Descriptive statistics and Introduction to statistical inference

Bio300B Lecture 6

Richard J. Telford (Richard.Telford@uib.no)

Institutt for biovitenskap, UiB

25 September 2024

Describing a distribution

Midpoint

Mean

\[\overline{x} = \frac{\sum_{i=1}^n x_i}{n}\]

Sum of all observations divided by number of observations
Centre of gravity of the data
mean()

Median

Sort from minimum to maximum
Observation in the middle is the median
median()

Mean vs Median

Calculating Mean and Median in R

vec <- c(56.7, 57.2, 62.7, 56.4, 60.8)
# mean of a vector
mean(vec)

[1] 58.76

# median of a vector
median(vec)

[1] 57.2

Use na.rm = TRUE to remove missing values.

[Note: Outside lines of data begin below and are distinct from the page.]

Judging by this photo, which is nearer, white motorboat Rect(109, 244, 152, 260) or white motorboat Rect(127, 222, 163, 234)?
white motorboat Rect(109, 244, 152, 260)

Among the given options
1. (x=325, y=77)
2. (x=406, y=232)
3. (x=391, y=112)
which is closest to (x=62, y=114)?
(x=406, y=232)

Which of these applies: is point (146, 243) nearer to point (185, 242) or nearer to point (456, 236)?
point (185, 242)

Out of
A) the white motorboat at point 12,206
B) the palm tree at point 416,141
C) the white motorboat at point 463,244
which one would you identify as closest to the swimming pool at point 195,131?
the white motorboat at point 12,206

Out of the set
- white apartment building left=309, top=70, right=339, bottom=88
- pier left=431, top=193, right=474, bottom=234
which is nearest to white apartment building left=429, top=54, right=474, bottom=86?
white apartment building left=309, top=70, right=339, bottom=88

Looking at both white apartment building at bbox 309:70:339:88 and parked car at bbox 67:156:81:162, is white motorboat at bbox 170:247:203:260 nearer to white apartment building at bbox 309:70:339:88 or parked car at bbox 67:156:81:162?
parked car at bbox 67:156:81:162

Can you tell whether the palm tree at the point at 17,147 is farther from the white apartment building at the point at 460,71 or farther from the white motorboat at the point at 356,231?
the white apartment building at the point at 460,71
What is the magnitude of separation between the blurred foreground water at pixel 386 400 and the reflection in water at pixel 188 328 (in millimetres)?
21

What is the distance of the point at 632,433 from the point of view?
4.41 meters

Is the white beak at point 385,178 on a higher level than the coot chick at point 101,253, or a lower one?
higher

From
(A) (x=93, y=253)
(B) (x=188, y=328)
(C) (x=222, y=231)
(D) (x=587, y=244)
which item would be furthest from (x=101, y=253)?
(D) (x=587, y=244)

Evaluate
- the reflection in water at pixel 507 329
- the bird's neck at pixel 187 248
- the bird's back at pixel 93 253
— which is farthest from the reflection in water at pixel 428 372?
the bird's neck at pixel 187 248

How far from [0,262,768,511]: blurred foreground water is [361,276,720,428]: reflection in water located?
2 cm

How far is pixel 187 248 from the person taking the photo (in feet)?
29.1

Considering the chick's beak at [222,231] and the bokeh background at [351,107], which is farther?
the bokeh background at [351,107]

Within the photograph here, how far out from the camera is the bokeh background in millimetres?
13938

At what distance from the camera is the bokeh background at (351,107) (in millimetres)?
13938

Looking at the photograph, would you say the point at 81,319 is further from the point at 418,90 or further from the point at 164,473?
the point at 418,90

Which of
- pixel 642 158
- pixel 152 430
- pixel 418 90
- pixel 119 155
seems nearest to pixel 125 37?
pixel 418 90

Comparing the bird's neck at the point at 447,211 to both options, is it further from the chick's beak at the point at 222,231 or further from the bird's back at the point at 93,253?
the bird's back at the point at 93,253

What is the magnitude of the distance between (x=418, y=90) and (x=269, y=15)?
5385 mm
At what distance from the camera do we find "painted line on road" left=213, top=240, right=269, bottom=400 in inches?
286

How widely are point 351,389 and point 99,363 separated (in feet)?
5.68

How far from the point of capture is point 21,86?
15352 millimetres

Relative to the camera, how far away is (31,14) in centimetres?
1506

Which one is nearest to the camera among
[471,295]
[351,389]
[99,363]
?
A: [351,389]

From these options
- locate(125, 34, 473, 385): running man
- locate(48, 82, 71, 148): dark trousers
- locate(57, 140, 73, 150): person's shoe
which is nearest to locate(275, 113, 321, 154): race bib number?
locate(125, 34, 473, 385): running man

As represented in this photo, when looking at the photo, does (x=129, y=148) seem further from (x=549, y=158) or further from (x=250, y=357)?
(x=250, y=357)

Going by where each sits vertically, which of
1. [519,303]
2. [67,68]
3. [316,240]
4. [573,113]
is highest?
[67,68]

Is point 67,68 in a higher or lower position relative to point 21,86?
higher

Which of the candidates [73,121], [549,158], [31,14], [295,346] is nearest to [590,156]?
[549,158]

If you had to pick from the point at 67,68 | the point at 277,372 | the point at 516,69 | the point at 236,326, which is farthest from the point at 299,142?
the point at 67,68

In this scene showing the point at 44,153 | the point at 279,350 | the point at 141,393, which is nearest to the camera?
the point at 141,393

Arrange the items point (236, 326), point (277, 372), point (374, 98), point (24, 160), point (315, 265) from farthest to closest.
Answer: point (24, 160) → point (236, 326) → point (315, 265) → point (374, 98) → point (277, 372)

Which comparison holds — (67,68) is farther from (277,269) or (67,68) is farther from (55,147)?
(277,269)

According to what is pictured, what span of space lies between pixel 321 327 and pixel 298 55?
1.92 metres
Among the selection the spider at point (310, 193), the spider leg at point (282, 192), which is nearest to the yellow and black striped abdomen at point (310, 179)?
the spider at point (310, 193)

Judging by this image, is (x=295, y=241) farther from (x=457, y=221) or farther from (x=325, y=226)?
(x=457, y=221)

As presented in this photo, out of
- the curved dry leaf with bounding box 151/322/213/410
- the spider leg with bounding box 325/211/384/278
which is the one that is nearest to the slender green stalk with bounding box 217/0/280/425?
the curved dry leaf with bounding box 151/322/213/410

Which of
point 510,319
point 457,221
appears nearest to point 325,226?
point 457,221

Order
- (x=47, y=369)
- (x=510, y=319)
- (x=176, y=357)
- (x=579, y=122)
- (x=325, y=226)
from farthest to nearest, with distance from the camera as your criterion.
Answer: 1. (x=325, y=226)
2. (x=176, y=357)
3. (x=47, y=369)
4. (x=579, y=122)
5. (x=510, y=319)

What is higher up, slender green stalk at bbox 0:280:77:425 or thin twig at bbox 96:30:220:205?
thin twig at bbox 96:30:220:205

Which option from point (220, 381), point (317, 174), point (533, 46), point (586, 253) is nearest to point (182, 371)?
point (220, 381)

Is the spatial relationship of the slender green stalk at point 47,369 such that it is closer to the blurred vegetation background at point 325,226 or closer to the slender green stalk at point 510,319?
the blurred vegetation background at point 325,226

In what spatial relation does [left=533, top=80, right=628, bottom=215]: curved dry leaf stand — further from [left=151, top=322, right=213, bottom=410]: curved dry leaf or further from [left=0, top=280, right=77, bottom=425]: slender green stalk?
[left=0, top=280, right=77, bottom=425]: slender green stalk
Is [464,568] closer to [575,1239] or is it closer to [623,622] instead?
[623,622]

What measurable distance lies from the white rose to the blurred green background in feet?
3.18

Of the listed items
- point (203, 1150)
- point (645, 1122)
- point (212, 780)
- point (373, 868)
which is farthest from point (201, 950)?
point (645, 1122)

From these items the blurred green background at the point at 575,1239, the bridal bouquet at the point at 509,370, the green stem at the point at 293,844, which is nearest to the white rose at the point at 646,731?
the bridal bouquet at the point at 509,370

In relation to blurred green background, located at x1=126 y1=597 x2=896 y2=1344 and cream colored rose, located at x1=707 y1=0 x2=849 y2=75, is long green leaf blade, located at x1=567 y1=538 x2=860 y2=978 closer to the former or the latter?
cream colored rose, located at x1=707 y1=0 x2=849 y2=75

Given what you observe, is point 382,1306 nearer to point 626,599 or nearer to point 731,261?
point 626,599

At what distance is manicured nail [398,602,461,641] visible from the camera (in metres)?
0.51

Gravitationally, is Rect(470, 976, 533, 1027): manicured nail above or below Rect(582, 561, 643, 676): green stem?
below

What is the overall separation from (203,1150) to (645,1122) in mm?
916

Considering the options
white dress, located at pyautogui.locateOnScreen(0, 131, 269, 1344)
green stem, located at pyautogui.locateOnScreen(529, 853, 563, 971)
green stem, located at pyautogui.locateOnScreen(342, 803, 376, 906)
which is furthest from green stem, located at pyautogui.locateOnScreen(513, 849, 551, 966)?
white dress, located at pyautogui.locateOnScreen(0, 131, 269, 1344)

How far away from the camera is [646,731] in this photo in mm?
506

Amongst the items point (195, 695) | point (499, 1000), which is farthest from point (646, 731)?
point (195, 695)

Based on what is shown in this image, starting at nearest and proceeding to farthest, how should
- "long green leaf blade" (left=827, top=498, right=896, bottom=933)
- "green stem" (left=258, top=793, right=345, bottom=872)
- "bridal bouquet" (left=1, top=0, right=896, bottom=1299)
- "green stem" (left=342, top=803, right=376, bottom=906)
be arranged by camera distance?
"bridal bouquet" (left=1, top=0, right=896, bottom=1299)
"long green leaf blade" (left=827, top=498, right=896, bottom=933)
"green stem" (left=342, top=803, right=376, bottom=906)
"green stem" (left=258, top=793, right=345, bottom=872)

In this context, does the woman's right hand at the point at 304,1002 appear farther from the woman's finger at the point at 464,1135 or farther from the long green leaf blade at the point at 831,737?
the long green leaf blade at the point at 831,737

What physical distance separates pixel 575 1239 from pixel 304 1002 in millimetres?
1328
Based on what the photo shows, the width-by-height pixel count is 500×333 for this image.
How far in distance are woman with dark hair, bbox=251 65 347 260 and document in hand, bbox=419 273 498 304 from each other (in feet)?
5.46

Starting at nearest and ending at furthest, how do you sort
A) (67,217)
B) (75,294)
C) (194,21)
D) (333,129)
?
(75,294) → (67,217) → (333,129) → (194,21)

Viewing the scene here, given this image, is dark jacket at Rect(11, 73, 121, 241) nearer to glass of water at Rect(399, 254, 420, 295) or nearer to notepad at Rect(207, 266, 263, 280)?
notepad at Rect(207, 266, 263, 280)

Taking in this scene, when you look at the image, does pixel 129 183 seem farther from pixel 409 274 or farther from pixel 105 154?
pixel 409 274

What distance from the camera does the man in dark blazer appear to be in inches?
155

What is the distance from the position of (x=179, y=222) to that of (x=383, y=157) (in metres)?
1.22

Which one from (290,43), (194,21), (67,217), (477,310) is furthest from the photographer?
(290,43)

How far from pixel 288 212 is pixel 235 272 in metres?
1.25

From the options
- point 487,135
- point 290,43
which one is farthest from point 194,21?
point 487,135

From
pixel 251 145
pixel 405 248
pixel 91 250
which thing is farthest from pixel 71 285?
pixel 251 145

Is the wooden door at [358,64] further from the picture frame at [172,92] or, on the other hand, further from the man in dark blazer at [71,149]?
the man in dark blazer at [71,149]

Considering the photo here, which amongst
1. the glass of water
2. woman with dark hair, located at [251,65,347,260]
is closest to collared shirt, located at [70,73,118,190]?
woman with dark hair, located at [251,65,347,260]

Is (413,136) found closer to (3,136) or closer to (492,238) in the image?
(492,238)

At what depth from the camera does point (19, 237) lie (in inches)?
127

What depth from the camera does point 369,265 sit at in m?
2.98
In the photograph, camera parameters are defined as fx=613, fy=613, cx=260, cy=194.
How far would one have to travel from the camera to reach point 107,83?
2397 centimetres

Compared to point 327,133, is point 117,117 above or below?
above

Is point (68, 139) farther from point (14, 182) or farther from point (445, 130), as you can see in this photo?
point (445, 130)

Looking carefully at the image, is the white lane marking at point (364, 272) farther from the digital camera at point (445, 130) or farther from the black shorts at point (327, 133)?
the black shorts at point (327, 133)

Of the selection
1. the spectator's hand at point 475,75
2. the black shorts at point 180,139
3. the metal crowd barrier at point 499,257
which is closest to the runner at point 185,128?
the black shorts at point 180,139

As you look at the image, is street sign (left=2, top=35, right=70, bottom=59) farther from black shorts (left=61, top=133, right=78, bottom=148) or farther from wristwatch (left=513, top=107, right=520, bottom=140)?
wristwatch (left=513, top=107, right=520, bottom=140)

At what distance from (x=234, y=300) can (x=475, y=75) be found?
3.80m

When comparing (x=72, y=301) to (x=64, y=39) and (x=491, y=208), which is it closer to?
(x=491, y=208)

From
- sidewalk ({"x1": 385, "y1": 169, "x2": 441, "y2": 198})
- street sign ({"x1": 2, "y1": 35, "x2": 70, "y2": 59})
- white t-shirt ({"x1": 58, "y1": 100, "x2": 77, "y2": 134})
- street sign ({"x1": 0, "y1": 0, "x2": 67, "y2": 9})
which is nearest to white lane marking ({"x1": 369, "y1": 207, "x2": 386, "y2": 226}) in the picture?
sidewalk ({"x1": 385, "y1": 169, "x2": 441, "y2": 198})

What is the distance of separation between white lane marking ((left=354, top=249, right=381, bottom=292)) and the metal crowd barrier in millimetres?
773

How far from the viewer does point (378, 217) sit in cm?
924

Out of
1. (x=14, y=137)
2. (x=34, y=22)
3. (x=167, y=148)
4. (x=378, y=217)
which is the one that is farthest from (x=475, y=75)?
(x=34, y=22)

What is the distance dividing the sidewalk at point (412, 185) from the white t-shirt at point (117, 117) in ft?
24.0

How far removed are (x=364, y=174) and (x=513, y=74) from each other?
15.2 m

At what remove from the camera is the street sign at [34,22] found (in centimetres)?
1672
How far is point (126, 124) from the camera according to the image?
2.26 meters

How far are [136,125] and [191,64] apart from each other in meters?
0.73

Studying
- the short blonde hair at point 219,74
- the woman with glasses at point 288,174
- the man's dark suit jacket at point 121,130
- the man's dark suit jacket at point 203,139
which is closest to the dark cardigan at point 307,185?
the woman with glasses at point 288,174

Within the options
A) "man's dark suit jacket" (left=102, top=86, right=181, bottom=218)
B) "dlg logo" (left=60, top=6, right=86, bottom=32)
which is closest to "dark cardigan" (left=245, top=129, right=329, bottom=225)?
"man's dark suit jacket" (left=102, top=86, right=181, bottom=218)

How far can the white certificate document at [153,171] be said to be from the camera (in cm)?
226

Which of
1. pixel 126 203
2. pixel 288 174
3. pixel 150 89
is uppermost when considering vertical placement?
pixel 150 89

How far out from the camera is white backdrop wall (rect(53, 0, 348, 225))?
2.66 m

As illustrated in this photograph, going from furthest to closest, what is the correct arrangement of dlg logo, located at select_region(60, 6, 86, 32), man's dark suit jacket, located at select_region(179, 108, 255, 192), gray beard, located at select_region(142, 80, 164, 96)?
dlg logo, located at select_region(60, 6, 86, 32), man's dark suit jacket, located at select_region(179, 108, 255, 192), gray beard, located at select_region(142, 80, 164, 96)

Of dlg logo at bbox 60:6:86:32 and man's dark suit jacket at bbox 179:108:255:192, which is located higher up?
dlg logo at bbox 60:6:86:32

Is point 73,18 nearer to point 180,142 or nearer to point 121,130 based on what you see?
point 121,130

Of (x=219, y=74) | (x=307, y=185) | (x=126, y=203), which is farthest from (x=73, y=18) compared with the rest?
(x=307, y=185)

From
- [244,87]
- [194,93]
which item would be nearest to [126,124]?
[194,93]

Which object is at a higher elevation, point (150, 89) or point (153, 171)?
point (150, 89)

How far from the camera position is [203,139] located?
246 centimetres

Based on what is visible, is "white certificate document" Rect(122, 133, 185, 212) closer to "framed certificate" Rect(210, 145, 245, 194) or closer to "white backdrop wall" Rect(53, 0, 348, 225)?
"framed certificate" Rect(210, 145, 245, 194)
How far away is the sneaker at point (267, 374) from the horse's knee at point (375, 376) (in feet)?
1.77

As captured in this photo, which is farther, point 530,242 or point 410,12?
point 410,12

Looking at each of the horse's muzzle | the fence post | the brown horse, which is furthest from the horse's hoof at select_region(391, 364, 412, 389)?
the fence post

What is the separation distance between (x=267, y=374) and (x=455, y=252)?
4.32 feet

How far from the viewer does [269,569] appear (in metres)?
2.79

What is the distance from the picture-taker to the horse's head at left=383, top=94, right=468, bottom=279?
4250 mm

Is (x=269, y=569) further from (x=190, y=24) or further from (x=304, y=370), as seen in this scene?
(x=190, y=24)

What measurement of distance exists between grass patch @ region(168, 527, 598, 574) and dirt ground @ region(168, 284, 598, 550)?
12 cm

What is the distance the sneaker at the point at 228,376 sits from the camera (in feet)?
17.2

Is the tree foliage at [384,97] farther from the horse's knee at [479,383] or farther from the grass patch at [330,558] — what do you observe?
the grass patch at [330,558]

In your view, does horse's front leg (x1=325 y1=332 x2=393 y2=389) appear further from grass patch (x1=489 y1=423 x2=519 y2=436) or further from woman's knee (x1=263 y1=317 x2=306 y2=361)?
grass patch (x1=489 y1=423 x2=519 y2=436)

vec <- c(56.7, 57.2, 62.7, 56.4, 60.8, NA)
# mean of a vector with NA
mean(vec)

[1] NA

# mean of a vector excluding NA
mean(vec, na.rm = TRUE)

[1] 58.76

# median of a column
median(penguins$bill_length_mm, na.rm = TRUE)

[1] 44.45

# or
penguins |>
  summarise(med = median(bill_length_mm, na.rm = TRUE))

# A tibble: 1 × 1
    med
  <dbl>
1  44.4

# mean of a column with a grouping variable
penguins |>
  group_by(species) |>
  summarise(
    med = median(bill_length_mm, na.rm = TRUE),
    .groups = "drop"
  )

# A tibble: 3 × 2
  species     med
  <fct>     <dbl>
1 Adelie     38.8
2 Chinstrap  49.6
3 Gentoo     47.3

Spread

Minimum, maximum and range

min()
max()

Range is difference between smallest and largest.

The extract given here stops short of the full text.